Currently he is the scientific coordinator of the e-learning website www.identalclub.com and www.digitalsmiledesign.com and works as a consultant for Dental companies and offices developing products and implementing concepts and has lectured and published internationally in the fields of aesthetic dentistry, dental photography, oral rehabilitation, dental ceramics and implants.
Qualifications: CDT DDS
Intra-oral scanning (IOS) can increase efficiency by decreasing chair and lab time for many labour-intensive procedures. IOS procedures offer a new philosophy for restoring single or multiple teeth, fabricating surgical templates, implant abutments and frameworks. By making intraoral digital impressions, or digital scans of models, or impressions, CAD/CAM restorations can be designed, outsourced or milled in the office. The use of IOS technology and the detail of chair-side and laboratory communication, implementation and the complete digital solution will be presented. Using IOS and CBCT together has many advantages, and these will also discussed. Dr Jansen will review the expanding options for the surgical restorative dental team using IOS.
Dr Jansen graduated from the University of Southern California (USC) School of Dentistry in 1986 where he also received his certificate in Advanced Education in Prosthodontics in 1988. In 1989, he accepted a full time teaching position at USC in the Department of Restorative Dentistry and was named Director of Implant Dentistry.

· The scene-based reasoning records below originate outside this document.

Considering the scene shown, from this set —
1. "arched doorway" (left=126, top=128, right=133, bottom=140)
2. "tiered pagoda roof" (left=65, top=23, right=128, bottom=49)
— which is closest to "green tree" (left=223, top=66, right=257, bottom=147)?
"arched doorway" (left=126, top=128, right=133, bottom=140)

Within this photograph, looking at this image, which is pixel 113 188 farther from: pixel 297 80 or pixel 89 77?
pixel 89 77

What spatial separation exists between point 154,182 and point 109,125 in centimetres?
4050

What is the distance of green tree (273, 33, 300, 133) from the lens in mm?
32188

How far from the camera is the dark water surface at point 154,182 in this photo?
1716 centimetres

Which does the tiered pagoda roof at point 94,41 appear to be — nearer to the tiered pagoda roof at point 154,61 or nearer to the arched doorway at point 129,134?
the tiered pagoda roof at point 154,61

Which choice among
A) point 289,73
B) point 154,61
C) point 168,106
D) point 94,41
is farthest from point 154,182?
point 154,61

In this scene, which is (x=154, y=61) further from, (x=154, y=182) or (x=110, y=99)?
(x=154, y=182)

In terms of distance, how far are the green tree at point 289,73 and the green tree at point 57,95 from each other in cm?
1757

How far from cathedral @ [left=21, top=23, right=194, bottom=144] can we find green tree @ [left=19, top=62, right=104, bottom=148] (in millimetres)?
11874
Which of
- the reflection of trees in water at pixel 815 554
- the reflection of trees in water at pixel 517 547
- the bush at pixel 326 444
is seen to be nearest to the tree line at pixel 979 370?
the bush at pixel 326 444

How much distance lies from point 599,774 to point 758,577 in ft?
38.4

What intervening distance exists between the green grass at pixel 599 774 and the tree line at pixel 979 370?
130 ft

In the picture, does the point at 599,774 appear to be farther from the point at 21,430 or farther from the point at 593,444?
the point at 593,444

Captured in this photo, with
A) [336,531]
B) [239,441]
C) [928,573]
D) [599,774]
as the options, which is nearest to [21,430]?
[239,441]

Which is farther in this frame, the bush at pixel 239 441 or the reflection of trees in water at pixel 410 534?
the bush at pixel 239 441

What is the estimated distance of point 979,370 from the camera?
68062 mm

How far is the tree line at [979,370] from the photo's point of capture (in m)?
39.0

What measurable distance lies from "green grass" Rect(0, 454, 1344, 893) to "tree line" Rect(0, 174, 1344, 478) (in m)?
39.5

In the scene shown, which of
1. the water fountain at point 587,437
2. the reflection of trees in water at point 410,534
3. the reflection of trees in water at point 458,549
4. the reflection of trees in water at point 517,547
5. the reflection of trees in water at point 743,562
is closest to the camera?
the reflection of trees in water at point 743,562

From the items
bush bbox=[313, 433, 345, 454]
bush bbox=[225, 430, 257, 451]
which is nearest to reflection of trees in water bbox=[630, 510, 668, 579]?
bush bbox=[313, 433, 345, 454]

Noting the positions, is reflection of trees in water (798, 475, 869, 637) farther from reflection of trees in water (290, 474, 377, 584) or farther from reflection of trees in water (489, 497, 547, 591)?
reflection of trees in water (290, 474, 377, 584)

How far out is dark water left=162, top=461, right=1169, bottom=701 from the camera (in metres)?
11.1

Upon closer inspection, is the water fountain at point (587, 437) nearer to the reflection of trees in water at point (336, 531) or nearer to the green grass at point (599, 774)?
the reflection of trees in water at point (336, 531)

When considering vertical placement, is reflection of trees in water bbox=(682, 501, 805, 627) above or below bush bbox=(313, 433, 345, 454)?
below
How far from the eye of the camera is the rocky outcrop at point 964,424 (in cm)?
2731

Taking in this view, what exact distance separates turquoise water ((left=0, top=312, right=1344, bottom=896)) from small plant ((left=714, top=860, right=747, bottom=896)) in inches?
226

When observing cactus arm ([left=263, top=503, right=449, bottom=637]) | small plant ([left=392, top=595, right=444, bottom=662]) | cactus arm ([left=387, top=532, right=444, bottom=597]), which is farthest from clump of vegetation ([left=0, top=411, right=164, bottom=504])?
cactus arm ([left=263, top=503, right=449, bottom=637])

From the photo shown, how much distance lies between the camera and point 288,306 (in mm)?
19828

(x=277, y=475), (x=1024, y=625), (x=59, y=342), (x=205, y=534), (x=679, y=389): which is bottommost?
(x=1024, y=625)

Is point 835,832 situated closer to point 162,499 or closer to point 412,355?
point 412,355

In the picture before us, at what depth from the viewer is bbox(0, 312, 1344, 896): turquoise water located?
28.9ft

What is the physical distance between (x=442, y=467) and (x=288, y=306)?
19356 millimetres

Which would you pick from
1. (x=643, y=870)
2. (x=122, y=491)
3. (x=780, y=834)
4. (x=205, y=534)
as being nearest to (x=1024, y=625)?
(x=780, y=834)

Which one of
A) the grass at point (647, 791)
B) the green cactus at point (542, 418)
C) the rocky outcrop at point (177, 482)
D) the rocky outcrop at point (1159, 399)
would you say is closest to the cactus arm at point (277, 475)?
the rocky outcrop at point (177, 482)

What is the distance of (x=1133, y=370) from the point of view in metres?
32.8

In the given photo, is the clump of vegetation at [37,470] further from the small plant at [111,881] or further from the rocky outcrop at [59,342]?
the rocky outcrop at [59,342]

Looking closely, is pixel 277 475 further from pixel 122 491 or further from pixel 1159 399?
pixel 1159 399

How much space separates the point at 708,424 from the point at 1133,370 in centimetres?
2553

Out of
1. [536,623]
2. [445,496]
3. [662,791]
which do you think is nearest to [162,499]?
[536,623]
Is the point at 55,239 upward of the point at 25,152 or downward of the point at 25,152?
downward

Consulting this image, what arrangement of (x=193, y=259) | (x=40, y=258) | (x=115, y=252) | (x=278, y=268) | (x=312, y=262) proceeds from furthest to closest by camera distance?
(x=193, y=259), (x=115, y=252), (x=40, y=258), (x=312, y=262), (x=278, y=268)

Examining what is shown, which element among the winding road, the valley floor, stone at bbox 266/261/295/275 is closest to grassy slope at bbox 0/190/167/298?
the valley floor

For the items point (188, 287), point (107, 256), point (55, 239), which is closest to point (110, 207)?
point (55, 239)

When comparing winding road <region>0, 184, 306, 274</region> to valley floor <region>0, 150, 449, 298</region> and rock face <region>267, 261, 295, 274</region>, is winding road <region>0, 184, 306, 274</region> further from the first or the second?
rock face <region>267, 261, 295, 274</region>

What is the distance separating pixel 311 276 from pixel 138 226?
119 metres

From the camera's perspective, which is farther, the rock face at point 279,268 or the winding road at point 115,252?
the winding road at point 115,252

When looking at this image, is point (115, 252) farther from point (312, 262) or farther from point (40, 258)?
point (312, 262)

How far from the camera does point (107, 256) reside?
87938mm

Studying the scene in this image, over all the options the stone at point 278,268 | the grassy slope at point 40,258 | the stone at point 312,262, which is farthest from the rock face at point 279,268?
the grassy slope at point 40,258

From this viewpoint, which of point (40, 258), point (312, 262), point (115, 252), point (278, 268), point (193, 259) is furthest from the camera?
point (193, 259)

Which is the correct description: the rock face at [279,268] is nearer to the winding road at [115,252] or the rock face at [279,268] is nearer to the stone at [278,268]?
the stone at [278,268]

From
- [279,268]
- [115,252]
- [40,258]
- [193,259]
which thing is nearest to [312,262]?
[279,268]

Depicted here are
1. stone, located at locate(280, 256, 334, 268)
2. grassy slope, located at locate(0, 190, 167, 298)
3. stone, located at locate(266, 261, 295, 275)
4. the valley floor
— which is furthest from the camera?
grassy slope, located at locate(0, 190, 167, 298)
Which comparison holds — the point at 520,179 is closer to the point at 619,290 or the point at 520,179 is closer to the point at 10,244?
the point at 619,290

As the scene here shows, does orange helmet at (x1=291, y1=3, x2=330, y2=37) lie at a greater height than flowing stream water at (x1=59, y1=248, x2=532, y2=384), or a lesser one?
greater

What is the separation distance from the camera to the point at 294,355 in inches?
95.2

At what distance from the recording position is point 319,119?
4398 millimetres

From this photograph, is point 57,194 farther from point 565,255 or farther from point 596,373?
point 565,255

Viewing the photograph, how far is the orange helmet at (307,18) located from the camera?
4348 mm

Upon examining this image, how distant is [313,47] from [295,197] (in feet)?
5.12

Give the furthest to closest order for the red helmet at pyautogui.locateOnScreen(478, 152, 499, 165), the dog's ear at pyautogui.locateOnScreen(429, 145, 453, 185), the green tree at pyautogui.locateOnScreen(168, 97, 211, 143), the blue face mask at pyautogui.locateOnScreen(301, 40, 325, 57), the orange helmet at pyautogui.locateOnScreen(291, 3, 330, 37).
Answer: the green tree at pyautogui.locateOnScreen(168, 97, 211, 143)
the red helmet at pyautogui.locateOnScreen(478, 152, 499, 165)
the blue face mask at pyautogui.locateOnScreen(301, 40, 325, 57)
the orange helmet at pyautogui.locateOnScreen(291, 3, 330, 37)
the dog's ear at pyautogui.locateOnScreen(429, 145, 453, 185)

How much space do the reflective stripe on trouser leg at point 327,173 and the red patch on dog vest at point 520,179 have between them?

In 1992, Dr Jansen moved to Florida to practice and work with a dental implant manufacturer. Dr Jansen has an extensive past involving research and design in implant dentistry with a number of patents for implant restorative components being used by major manufacturers.
Dr Jansen moved to Monterey, California in 1996 and began his private Prosthodontic practice. Shortly afterward, he started an on-premises dental laboratory. After 18 years of practising, Dr Jansen continues to lecture one day a week while seeing patients four days a week. He has presented lectures on subjects emphasising restorative, esthetic, CAD/CAM, and implant dentistry to groups of specialists, dental associations and study clubs throughout the US as well as Asia, Australia, Europe, Africa and South America.